Thomas Simonsen wrote:

>On Wikipedia this could potentially be a problem. However, EoL, AToL, 
>CATE and similar projects are - as far as I know - not open access 
>where everybody can make contributions to everything, you have to be 
>approved first. If online species pages are hosted by acknowledge 
>scientific institutions, organizations and societies, the hosts then 
>voucher for the quality of the pages - much in the same way publishers
>voucher for the quality of paper publications.

It isn't, as far as I can see, simply a matter of access - it's a 
matter of review. There are numerous taxonomists who are crackpots, 
but they are sometimes authorities on their groups, and may be 
resident in prominent institutions; such individuals typically 
self-publish to avoid legitimate peer review, and they presumably 
have access to projects such as EoL, where I imagine they may also be 
free to act without review. Unless I'm mistaken in that respect, 
Wikipedia is possibly as good as, or even better than, some of these 
other resources, because there are potentially thousands of people 
reading a Wikipedia/Wikispecies entry, and thus more likely to spot 
someone trying to sneak something questionable by.

For example, the #2 Google hit for the fish species Rod Page 
mentioned, Chromis circumaurea, is the Wikispecies entry. That's the 
first link a fish taxonomist would probably look at - and fix, if 
there were something wrong with it. Open access ALSO means open 
review; I would argue that allowing anyone to fix a problem is 
possibly more than a fair trade-off.

I know of one taxonomist who self-published a work that has been 
largely rejected by the taxonomic community; all of the genera 
described, and many of the species, were sunk almost immediately.
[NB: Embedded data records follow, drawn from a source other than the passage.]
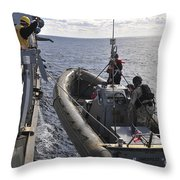 Sailors Lift A Rigid-hull Inflatable Throw Pillow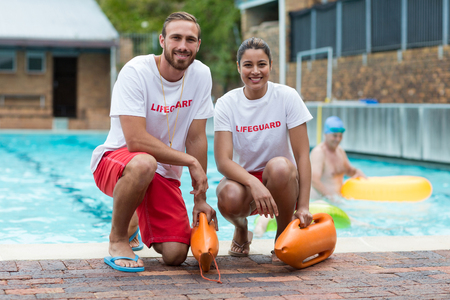Portrait of male and female lifeguards holding rescue cans at poolside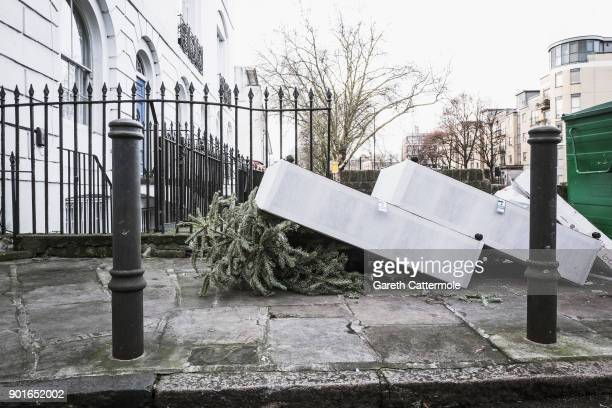 A discarded Christmas tree is seen under a bed in Angel on January 5 2018 in London England In the lead up to Christmas a pine tree is the centre...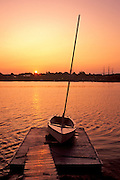 Image of a sailboat at sunrise from across the bay at Mystic Seaport, Connecticut, American Northeast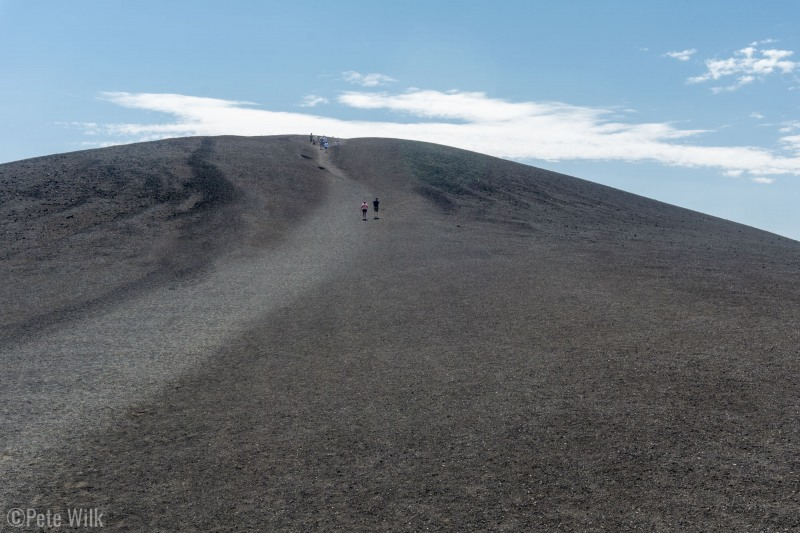 The trail up the cinder cone.  The whole pile is basically made of pea and marble sized rocks.  It formed when a fountain of magma sprayed into the air and this is the cooled and hardened magma.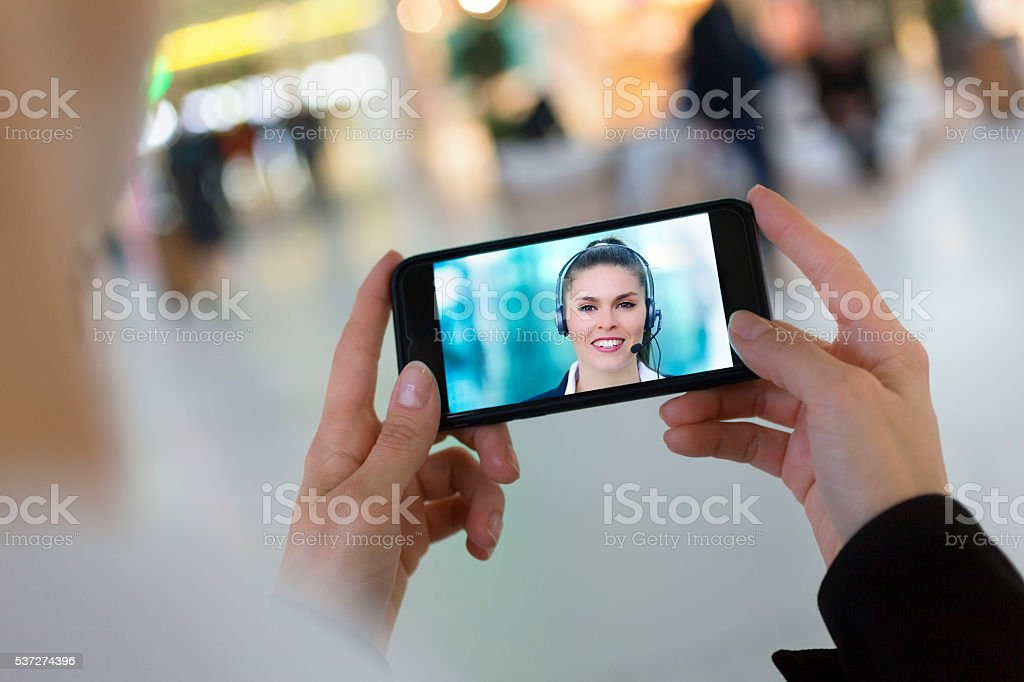 woman hand holding a smartphone during a skype video stock photo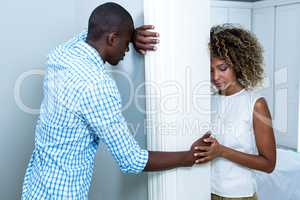Upset couple standing on opposite sides of the wall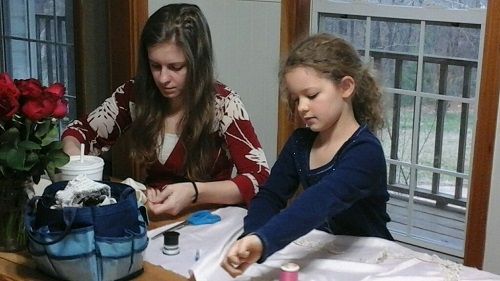 Rachel and Abigail sewing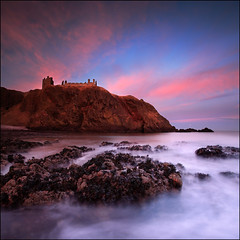 Dunnottar Castle Sunset (angus clyne) Tags: pink blue sunset red sea sky cliff cloud sun moon castle beach wet water stone wall set canon island bay coast scotland weed long exposure aberdeenshire fort angus north shingle rocky fluffy east coastal shore keep inlet loch rise setting inland stronghold dri stoney dunnottar clyne colorphotoaward impressedbeauty vertorama
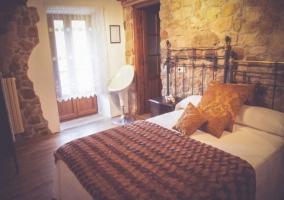 Dormitorio de matrimonio con cabeceros en forja y aseo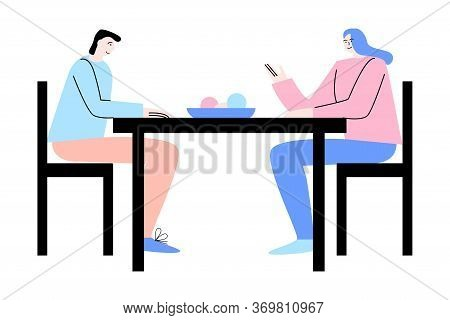 Young Couple Sitting, Talking And Having Dinner After Working Day On Weekday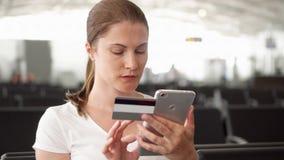 Женщина в ходить по магазинам авиапорта онлайн с кредитной карточкой на smartphone пока ждущ отклонение полета сток-видео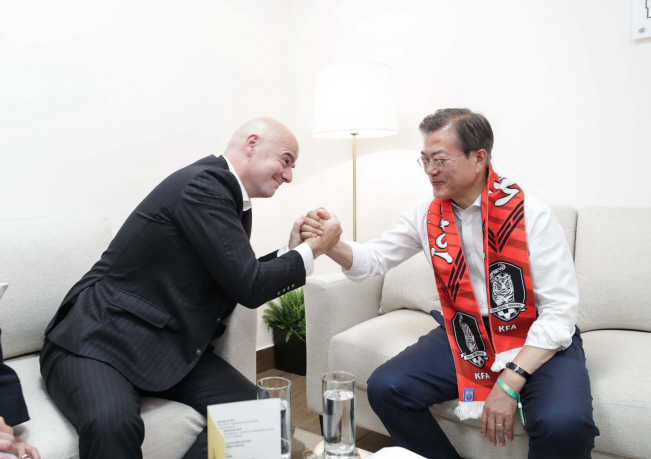 FIFA President Gianni Infantino (L) clasps hands with South Korean President Moon Jae-in at Rostov Arena in Rostov-on-Don, Russia, on June 23, 2018 after attending a Group F match between South Korea and Mexico at the 2018 FIFA World Cup. (Yonhap)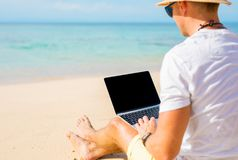 Man with laptop on the beach. Hipster man with laptop on the beach stock photography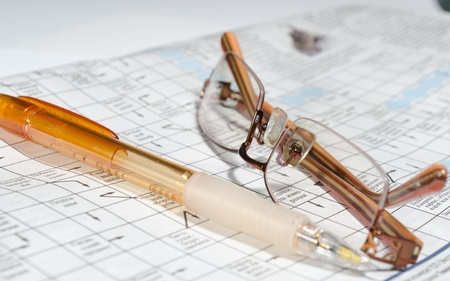 Image of the pen, glasses placed on the crossword (scanword) photo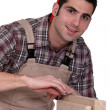 Woodworker finishing a window frame - Stock Photo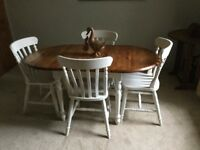 Dining/kitchen table and 4 chairs. Solid wood. Buyer collects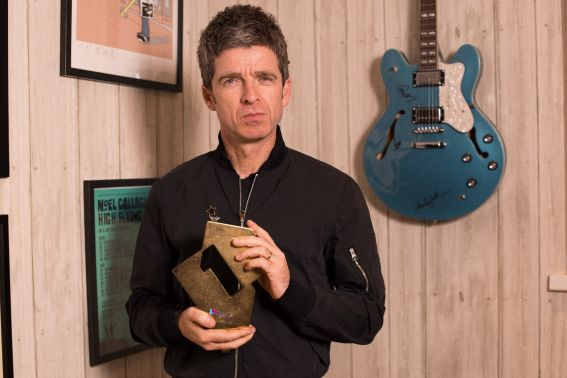 Noel Gallagher with his Official Number 1 Album Award for Who Built The Moon? (Credit: OfficialCharts.com)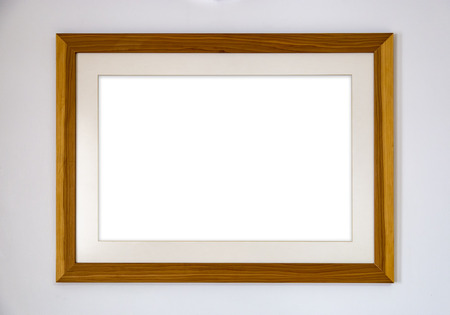 Blank photo wood frame on the wall 写真素材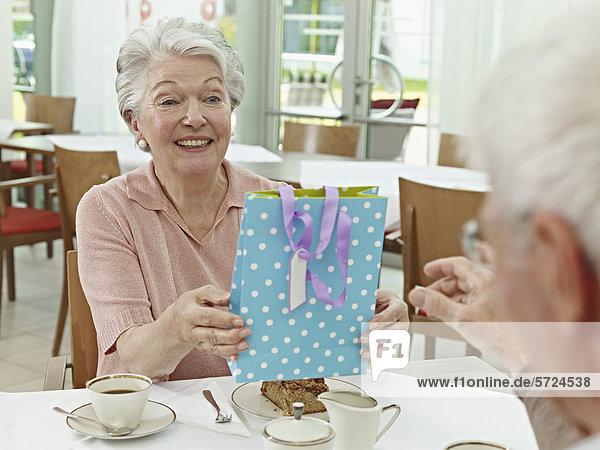 Seniorenfrau schenkt dem Mann
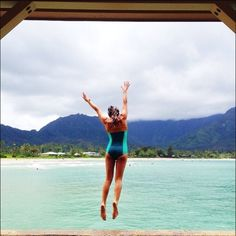 Our own Ashley Johnston in Seea's Sea Glass One Piece Riviera jumping off the Hanalei Pier! Happy Aloha Friday!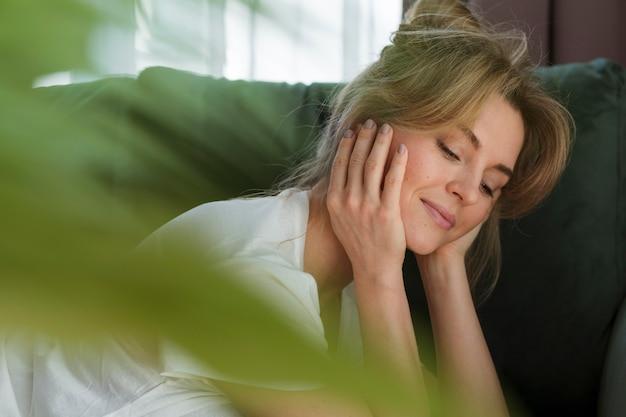 Portret van een vrouw en een wazig kamerplant Gratis Foto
He 
resorted to Wikipedia to promote his work, and found myself and 
others there to prevent him from using Wikipedia as a forum to claim 
the validity of his taxa - because (a) he hoped to conceal the 
existence of the work synonymizing his taxa, and we did not let him, 
since that violates Wikipedia policy against bias, and (b) Wikipedia 
does not allow self-published sources; he was so disruptive that he 
has actually been permanently banned from Wikipedia. In essence, the 
rules defining what constitutes a valid publication in Wikipedia are 
MORE stringent than the rules in the ICZN.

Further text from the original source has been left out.